A unicameral bone cyst, also known as a simple bone cyst, is a cavity filled with a yellow-colored fluid. It is considered to be benign since it does not spread beyond the bone. Unicameral bone cysts can be classified into two categories: active and latent. An active cyst is adjacent to the epiphyseal plate and tends to grow until it fills the entire diaphysis, the shaft, of the bone; depending on the invasiveness of the cyst, it can cause a pathological fracture or even destroy the epiphyseal plate leading to the permanent shortening of the bone. A latent cyst is located away from the epiphyseal plate and is more likely to heal with treatment. It is typically diagnosed in children from the aged 5 to 15. Although unicameral bone cysts can form in any bone structure, it is predominantly found in the proximal humerus and proximal femur; additionally, it affects males twice as often as females.
There is not a specific theory behind the etiology of the unicameral bone cyst, however, according to many researchers and doctors, there is a commonly known theory hypothesized by Jonathan Cohen in 1970. Cohen studied interstitial fluid in six children undergoing treatment for unicameral bone cysts. He believed that the chemical composition of the fluid found in the bone cyst was similar to the chemical make-up in serum. Cohen theorized that the unicameral bone cyst occurs when interstitial fluids in cancellous bones quickly accumulate in one region from blockage.
One of the other theories is that the cysts result from a disorder of the growth plate. Another is that the cysts result from problems with circulation that are caused by a developmental anomaly in the veins of the affected bone. The role trauma plays in the development of these cysts is unknown. Some speculate that repeated trauma puts the bone at risk for developing a bone cyst. This, however, has not been proven.
Most unicameral bone cysts do not cause any symptoms and are discovered as accidental findings on radiographs or CT scans made for other reasons. Large lesions can cause nearby areas of bone to thin, which may result in a fracture and cause pain.

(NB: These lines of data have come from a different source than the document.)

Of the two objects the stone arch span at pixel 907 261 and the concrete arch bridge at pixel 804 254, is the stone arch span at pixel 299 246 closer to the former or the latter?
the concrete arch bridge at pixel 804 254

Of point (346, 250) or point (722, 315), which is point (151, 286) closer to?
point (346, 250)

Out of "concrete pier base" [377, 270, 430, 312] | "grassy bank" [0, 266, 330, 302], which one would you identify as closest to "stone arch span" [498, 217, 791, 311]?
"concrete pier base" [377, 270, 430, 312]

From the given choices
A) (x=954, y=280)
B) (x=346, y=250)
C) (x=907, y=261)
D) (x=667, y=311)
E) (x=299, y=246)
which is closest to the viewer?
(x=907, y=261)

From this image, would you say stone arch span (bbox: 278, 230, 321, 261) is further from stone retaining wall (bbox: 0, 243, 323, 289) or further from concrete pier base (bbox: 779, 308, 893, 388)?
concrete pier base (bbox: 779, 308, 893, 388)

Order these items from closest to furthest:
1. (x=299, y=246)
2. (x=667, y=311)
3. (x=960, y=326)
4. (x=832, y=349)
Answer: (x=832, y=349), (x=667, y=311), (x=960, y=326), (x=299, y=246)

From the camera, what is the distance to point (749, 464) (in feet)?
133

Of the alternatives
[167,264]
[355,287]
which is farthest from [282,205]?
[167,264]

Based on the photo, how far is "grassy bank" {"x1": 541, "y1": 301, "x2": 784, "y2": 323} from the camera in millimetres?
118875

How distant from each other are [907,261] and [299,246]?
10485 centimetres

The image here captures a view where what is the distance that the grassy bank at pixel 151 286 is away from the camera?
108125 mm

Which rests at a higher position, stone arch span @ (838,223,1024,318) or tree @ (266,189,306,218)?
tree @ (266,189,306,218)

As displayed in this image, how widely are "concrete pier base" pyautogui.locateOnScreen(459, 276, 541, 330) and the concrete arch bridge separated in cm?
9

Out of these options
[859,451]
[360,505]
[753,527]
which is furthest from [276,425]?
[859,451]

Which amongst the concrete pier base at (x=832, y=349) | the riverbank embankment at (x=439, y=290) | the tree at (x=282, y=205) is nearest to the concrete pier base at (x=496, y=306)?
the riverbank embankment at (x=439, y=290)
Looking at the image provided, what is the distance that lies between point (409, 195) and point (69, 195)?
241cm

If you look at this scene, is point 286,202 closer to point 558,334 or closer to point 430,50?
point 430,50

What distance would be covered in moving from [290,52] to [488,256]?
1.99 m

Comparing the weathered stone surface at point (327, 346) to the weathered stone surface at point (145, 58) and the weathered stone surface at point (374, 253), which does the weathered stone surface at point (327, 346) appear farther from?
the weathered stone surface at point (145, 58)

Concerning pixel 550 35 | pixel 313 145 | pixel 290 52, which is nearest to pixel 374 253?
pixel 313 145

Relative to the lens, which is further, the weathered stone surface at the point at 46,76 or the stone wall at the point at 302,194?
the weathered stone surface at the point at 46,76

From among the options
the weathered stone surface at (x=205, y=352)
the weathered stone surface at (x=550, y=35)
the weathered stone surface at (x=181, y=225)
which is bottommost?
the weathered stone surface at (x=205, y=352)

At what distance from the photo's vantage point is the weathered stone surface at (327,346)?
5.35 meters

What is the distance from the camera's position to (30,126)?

Magnetic resonance imaging scans are used to identify the precise location of the cyst, to see how aggressive the disease is, and to determine the actual shape and size. The MRI uses a combination of magnets and radio-frequencies to produce various detailed, computerized images of the cyst and its surrounding body structures.
CT scans use x-rays and computer technology to produce accurate axial, coronal, and sagittal images. CT scans are more detailed than x-rays because they can create images that show fat, muscles, organs, and bones.